===== Source document =====

Transparent deviation

Calculus Level 2

$\displaystyle \large \dfrac{d}{dx} \left(e^{3x-2}\right) = 3$

The real value of $x$ can be written in the form $\dfrac{a}{b}$ , where $a$ and $b$ are coprime positive integers. Find the value of $a+b$ .

Hint: Use chain rule .

The answer is 5.

2 solutions

Viki Zeta
Sep 28, 2016

$D = \dfrac{d}{dx} (e^{3x-2}) \\ \text{Let, } f(x) = e^x; g(x) = 3x-2, \text{ such that : } f(g(x)) = e^{3x-2} \\ D = \dfrac{d}{dx} f(g(x)) = \dfrac{d}{dx} f'(g(x)) \cdot \dfrac{d}{dx} g(x) \\ = (\dfrac{d}{dx} e^x)(3x-2) \cdot \dfrac{d}{dx} (3x-2) \\ = e^{3x-2} \cdot 3 \\ = 3e^{3x-2}\\ \text{Given, }D = 3 \\ 3e^{3x-2} = 3 \\ e^{3x-2} = 1 \\ e^{3x-2} = e^0 \\ 3x- 2 = 0 \\ 3x = 2 \\ x = \dfrac{2}{3} = \dfrac{a}{b} \\ \boxed{\therefore a + b = 2 + 3 = 5}$

There's probably a typo error in the question. It asked us to calculate a-b instead of a+b.

Noah Hunter - 4 years, 8 months ago

Thanks. I think I wrote $a+b$ , maybe some staff edited with a typo.

===== Records =====

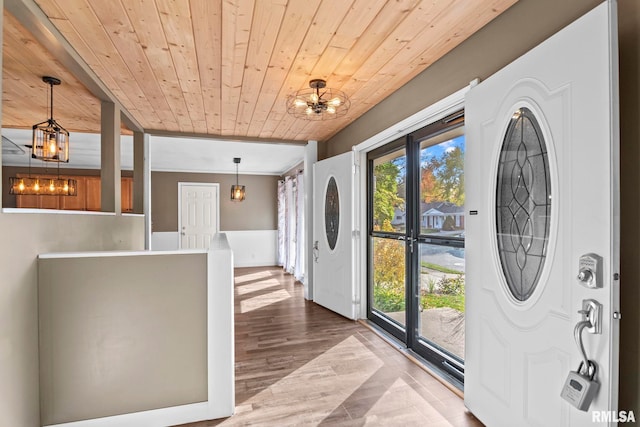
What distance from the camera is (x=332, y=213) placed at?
14.7 feet

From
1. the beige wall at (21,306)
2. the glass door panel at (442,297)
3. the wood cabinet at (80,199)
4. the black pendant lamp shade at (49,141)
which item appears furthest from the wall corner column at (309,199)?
the wood cabinet at (80,199)

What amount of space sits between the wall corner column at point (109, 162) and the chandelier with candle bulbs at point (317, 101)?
66.0 inches

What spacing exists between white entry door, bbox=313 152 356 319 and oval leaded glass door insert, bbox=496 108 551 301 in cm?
226

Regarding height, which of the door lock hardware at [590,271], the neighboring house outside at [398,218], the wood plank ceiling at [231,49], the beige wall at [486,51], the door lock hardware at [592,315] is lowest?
the door lock hardware at [592,315]

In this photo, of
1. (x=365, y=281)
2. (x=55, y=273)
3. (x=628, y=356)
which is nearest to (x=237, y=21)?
(x=55, y=273)

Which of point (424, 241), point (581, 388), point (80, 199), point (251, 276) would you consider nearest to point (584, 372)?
point (581, 388)

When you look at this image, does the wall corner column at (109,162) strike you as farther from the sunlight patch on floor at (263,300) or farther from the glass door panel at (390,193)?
the glass door panel at (390,193)

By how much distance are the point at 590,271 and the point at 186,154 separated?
6208mm

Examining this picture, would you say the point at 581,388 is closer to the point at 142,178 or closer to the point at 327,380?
the point at 327,380

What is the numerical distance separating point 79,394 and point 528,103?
2951 mm

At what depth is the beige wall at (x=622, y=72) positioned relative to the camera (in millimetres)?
1343

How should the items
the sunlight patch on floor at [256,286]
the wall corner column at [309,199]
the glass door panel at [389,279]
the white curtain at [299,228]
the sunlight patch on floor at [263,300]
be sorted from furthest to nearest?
the white curtain at [299,228]
the sunlight patch on floor at [256,286]
the wall corner column at [309,199]
the sunlight patch on floor at [263,300]
the glass door panel at [389,279]

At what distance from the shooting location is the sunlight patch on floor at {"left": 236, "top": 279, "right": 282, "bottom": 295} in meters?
5.62

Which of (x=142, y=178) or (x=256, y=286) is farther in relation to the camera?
(x=256, y=286)
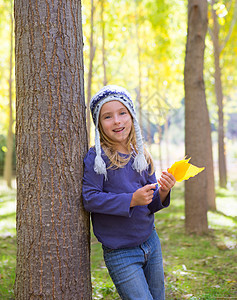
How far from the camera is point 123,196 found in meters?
2.04

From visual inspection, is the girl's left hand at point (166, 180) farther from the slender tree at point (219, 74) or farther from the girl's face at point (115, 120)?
the slender tree at point (219, 74)

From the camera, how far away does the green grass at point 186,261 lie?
318 centimetres

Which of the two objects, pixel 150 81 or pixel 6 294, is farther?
pixel 150 81

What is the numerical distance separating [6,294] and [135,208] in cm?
158

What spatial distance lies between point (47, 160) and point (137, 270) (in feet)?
2.92

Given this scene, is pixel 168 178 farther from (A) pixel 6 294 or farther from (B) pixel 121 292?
(A) pixel 6 294

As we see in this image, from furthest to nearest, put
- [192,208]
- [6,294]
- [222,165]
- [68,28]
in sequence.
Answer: [222,165], [192,208], [6,294], [68,28]

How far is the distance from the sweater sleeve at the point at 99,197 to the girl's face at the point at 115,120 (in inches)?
8.1

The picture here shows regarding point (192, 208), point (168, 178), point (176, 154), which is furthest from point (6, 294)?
point (176, 154)

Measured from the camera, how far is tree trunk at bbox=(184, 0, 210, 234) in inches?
205

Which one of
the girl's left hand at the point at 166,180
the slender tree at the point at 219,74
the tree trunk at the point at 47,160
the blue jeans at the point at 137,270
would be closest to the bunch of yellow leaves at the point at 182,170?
the girl's left hand at the point at 166,180

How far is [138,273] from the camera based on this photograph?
210 cm

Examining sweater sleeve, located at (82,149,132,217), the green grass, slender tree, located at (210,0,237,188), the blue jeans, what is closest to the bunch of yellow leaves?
sweater sleeve, located at (82,149,132,217)

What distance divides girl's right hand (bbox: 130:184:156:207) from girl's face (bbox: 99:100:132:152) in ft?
1.45
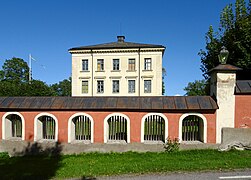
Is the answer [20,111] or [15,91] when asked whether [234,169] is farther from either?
[15,91]

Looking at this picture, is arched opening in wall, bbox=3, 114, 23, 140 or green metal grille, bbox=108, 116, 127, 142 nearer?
arched opening in wall, bbox=3, 114, 23, 140

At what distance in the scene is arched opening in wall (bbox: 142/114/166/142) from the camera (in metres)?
9.83

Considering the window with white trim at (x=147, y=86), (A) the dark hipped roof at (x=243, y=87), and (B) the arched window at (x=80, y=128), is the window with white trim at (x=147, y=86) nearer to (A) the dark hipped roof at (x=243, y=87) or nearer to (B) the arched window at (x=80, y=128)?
(B) the arched window at (x=80, y=128)

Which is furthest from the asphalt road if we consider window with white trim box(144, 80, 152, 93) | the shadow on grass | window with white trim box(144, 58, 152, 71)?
window with white trim box(144, 58, 152, 71)

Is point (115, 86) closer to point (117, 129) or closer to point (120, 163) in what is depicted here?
point (117, 129)

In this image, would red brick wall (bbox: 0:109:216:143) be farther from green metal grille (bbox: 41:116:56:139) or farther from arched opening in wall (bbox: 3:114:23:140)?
green metal grille (bbox: 41:116:56:139)

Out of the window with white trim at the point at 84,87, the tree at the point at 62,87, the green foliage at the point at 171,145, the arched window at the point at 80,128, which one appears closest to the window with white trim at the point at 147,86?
the window with white trim at the point at 84,87

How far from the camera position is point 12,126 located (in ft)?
34.9

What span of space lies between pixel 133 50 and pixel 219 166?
2355 cm

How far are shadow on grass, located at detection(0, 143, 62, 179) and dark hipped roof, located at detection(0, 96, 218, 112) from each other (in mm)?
2031

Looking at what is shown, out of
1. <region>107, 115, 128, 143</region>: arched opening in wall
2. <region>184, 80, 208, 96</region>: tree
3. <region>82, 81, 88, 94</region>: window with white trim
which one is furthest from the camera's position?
<region>184, 80, 208, 96</region>: tree

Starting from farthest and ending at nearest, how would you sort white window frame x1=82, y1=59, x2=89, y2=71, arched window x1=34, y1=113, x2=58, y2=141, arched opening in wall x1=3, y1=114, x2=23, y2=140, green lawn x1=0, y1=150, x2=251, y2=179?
white window frame x1=82, y1=59, x2=89, y2=71
arched opening in wall x1=3, y1=114, x2=23, y2=140
arched window x1=34, y1=113, x2=58, y2=141
green lawn x1=0, y1=150, x2=251, y2=179

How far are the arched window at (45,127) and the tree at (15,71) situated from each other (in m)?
36.3

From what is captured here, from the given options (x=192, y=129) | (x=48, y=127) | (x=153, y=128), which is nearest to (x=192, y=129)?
(x=192, y=129)
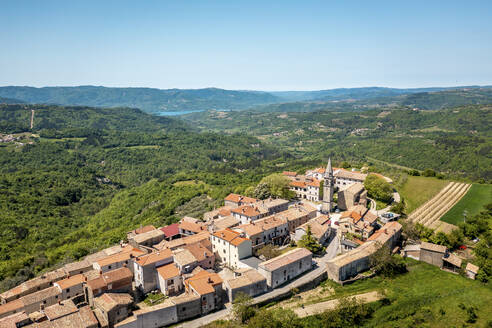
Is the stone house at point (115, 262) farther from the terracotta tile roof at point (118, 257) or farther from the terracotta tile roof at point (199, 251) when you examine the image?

=====

Rewrite the part of the derivative problem that begins at the words "The real value" and stops after "answer is 5.", changing "coprime" to "relatively prime".

The real value of $x$ can be written in the form $\dfrac{a}{b}$ , where $a$ and $b$ are relatively prime positive integers. Find the value of $a+b$ .

Hint: Use chain rule .

The answer is 5.